[PASSAGE À EXAMINER]

Publié le 17 novembre 2020
Le premier réacteur nucléaire a été mis en service en 1954. Pourtant, près de 70 ans plus tard, aucune solution de stockage définitif n'a encore été mise en place pour accueillir les déchets les plus radioactifs. Ceux-ci représentent plus de 60 000 tonnes rien qu'en Europe, dont un quart se trouve en France. C'est ce que révèle le premier Rapport mondial sur les déchets nucléaires, réalisé par une dizaine d'experts internationaux, en partenariat avec la fondation Heinrich-Böll et Les Verts européens.

[/PASSAGE À EXAMINER]

UTILISER L'INFORMATION:
1) Recopiez le texte sur les déchets nucléaires à partir des mots « Publié le 17 » jusqu'après « Les Verts européens. », en changeant « France » en « Allemagne ».
2) Rédigez la suite du texte sur les déchets nucléaires, à partir de sa dernière phrase.

[ENTRÉES FOURNIES]

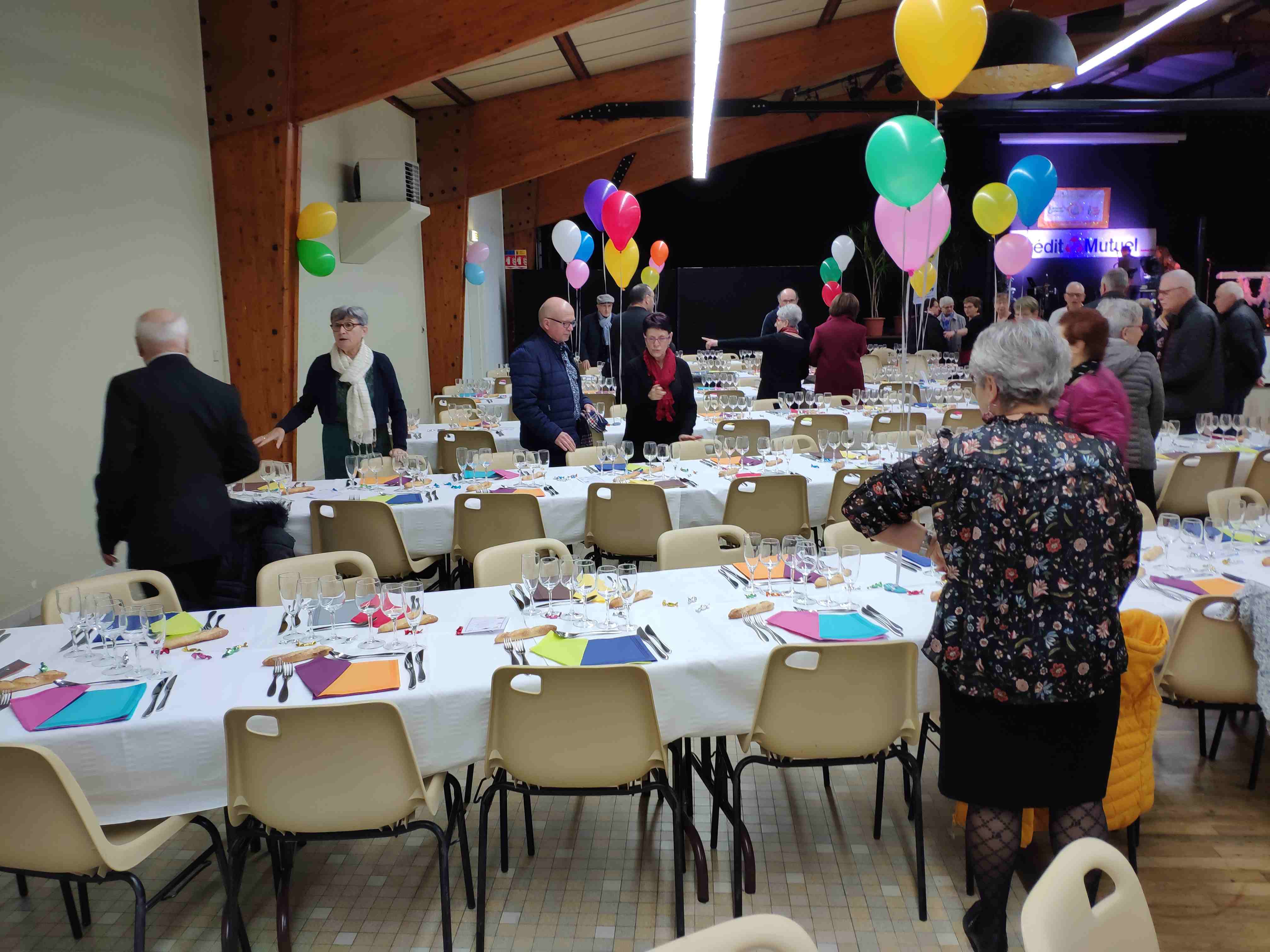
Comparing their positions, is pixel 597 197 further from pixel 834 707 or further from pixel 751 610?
pixel 834 707

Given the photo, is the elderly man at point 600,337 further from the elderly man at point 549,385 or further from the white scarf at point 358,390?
the white scarf at point 358,390

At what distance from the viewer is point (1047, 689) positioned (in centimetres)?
209

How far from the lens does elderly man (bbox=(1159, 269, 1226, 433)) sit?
6.03 m

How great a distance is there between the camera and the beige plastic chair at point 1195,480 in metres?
5.36

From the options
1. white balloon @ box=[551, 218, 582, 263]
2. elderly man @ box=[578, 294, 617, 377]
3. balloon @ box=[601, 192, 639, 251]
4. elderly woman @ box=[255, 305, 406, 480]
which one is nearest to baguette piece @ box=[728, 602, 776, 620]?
elderly woman @ box=[255, 305, 406, 480]

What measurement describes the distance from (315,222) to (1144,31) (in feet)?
29.2

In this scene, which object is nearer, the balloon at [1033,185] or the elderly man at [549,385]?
the elderly man at [549,385]

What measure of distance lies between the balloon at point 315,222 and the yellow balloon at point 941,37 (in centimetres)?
426

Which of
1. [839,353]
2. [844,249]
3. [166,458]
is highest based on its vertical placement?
[844,249]

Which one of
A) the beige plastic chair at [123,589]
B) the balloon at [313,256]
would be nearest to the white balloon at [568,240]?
the balloon at [313,256]

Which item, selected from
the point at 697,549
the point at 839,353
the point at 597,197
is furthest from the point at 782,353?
the point at 697,549

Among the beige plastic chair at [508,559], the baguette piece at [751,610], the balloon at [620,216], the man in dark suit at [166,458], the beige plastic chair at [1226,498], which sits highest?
the balloon at [620,216]

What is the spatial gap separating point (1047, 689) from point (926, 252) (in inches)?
176

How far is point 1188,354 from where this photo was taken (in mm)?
6156
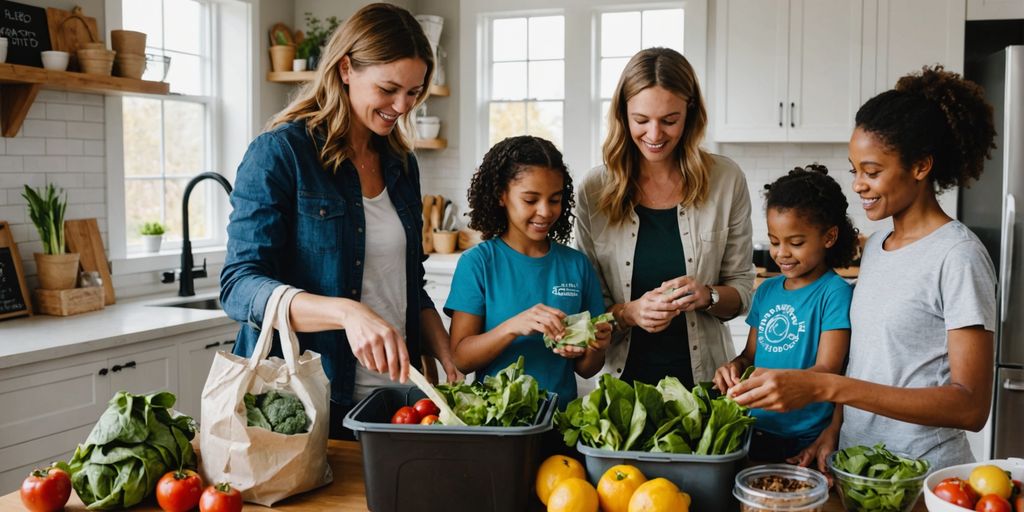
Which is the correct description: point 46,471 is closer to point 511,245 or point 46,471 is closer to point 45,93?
point 511,245

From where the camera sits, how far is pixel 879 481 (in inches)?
60.4

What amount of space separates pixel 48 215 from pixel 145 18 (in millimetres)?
1274

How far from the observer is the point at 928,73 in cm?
190

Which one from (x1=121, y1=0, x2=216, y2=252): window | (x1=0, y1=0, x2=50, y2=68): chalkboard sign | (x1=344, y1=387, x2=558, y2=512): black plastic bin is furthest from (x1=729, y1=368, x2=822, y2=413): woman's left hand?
(x1=121, y1=0, x2=216, y2=252): window

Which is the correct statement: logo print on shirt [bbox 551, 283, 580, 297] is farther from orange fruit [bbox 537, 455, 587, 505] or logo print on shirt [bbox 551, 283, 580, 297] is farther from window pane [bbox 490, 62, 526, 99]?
window pane [bbox 490, 62, 526, 99]

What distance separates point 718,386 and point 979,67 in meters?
3.41

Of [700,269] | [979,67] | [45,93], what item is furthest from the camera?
[979,67]

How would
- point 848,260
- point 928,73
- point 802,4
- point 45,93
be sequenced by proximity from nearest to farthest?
point 928,73 → point 848,260 → point 45,93 → point 802,4

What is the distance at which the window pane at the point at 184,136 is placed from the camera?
4.64 metres

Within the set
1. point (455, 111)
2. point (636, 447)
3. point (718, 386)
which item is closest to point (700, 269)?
point (718, 386)

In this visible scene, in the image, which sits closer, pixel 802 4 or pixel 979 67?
pixel 979 67

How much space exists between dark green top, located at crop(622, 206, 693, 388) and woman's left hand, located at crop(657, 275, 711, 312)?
23 centimetres

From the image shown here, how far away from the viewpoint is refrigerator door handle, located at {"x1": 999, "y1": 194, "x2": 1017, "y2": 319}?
3.91m

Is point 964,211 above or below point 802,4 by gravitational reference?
below
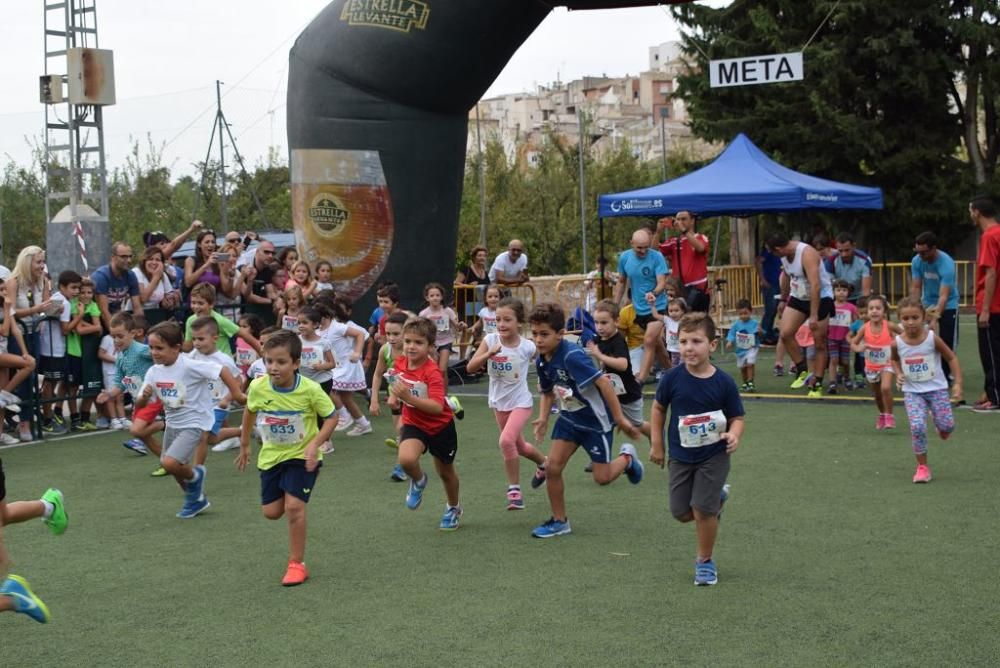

[/ENTRÉES FOURNIES]

PROBLÈMES RÉSOLUS:
1)
Publié le 17 novembre 2020
Le premier réacteur nucléaire a été mis en service en 1954. Pourtant, près de 70 ans plus tard, aucune solution de stockage définitif n'a encore été mise en place pour accueillir les déchets les plus radioactifs. Ceux-ci représentent plus de 60 000 tonnes rien qu'en Europe, dont un quart se trouve en Allemagne. C'est ce que révèle le premier Rapport mondial sur les déchets nucléaires, réalisé par une dizaine d'experts internationaux, en partenariat avec la fondation Heinrich-Böll et Les Verts européens.

2)
Leur quantité peut paraître raisonnable mais ils concentrent la très grande majorité de la radioactivité. En Europe (hors Russie et Slovaquie), 60 000 tonnes de combustibles usés sont actuellement entreposés, pour leur grande majorité en piscines de refroidissement, en attente d’une solution définitive de stockage. La France détient un quart de ces combustibles usés, devant l’Allemagne (15 %) et le Royaume-Uni (14 %). Mais pour l’heure, aucun pays, ni en Europe, ni dans le monde, ne dispose de solution de stockage définitif, selon le premier Rapport mondial sur les déchets nucléaires, réalisé par une dizaine d’experts internationaux (1).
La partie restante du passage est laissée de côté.